- _THINGS TO DO_
(A) Please repeat the stretch of the proof from "First, we show" through "is indeed true.", word for word.
(B) Summarize the proof in two sentences.
━━ SOURCE TEXT
First, we show that $$\forall x,y : A\,(\phi(x) \lor \lnot\phi(y))\tag{*}\label{eq}.$$ To see this, given $x,y : A$, define the function $$f_{x,y}(z) = \begin{cases} x & \text{if $\phi(z)$,} \\ y &\text{if $\lnot\phi(z)$.} \end{cases}$$ By hypothesis, $f_{x,y}$ has must have a fixed point. Since $$\forall z: A\,(f_{x,y}(z) = x \lor f_{x,y}(z) = y)$$ that fixed point must either be $x$ or $y$. Thus $$\forall x, y: A\,(f_{x,y}(x) = x \lor f_{x,y}(y) = y).$$ If $f_{x,y}(x) = x$ then $\phi(x)$ and if $f_{x,y}(y) = y$ then $\lnot\phi(y)$, so we conclude that \eqref{eq} is indeed true.
━━━━
━━ EXTRACTED INFORMATION
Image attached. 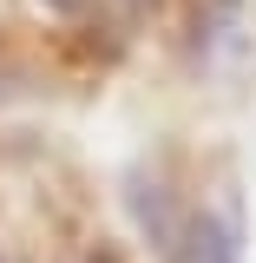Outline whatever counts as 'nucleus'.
<instances>
[{
    "mask_svg": "<svg viewBox=\"0 0 256 263\" xmlns=\"http://www.w3.org/2000/svg\"><path fill=\"white\" fill-rule=\"evenodd\" d=\"M164 263H243V217L230 204H191L184 237L171 243Z\"/></svg>",
    "mask_w": 256,
    "mask_h": 263,
    "instance_id": "1",
    "label": "nucleus"
},
{
    "mask_svg": "<svg viewBox=\"0 0 256 263\" xmlns=\"http://www.w3.org/2000/svg\"><path fill=\"white\" fill-rule=\"evenodd\" d=\"M125 204H131V224H138V237H145L158 257H171V243L184 237L191 204H178V197H171V184H164V178H145V171H131Z\"/></svg>",
    "mask_w": 256,
    "mask_h": 263,
    "instance_id": "2",
    "label": "nucleus"
},
{
    "mask_svg": "<svg viewBox=\"0 0 256 263\" xmlns=\"http://www.w3.org/2000/svg\"><path fill=\"white\" fill-rule=\"evenodd\" d=\"M46 7H60V13H79V7H92V0H46Z\"/></svg>",
    "mask_w": 256,
    "mask_h": 263,
    "instance_id": "3",
    "label": "nucleus"
},
{
    "mask_svg": "<svg viewBox=\"0 0 256 263\" xmlns=\"http://www.w3.org/2000/svg\"><path fill=\"white\" fill-rule=\"evenodd\" d=\"M112 7H131V13H138V7H158V0H112Z\"/></svg>",
    "mask_w": 256,
    "mask_h": 263,
    "instance_id": "4",
    "label": "nucleus"
},
{
    "mask_svg": "<svg viewBox=\"0 0 256 263\" xmlns=\"http://www.w3.org/2000/svg\"><path fill=\"white\" fill-rule=\"evenodd\" d=\"M0 263H7V257H0Z\"/></svg>",
    "mask_w": 256,
    "mask_h": 263,
    "instance_id": "5",
    "label": "nucleus"
}]
</instances>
━━━━
- _RESULTS OF THE TASKS_
(A)
First, we show that $$\forall x,y : A\,(\phi(x) \lor \lnot\phi(y))\tag{*}\label{eq}.$$ To see this, given $x,y : A$, define the function $$f_{x,y}(z) = \begin{cases} x & \text{if $\phi(z)$,} \\ y &\text{if $\lnot\phi(z)$.} \end{cases}$$ By hypothesis, $f_{x,y}$ has must have a fixed point. Since $$\forall z: A\,(f_{x,y}(z) = x \lor f_{x,y}(z) = y)$$ that fixed point must either be $x$ or $y$. Thus $$\forall x, y: A\,(f_{x,y}(x) = x \lor f_{x,y}(y) = y).$$ If $f_{x,y}(x) = x$ then $\phi(x)$ and if $f_{x,y}(y) = y$ then $\lnot\phi(y)$, so we conclude that \eqref{eq} is indeed true.

(B) The proof shows that for all x, y in A, either φ(x) or ¬φ(y) holds, by defining a function f_{x,y} that sends z to x when φ(z) and to y when ¬φ(z). Since f_{x,y} must have a fixed point and its only values are x and y, either f_{x,y}(x) = x, which gives φ(x), or f_{x,y}(y) = y, which gives ¬φ(y).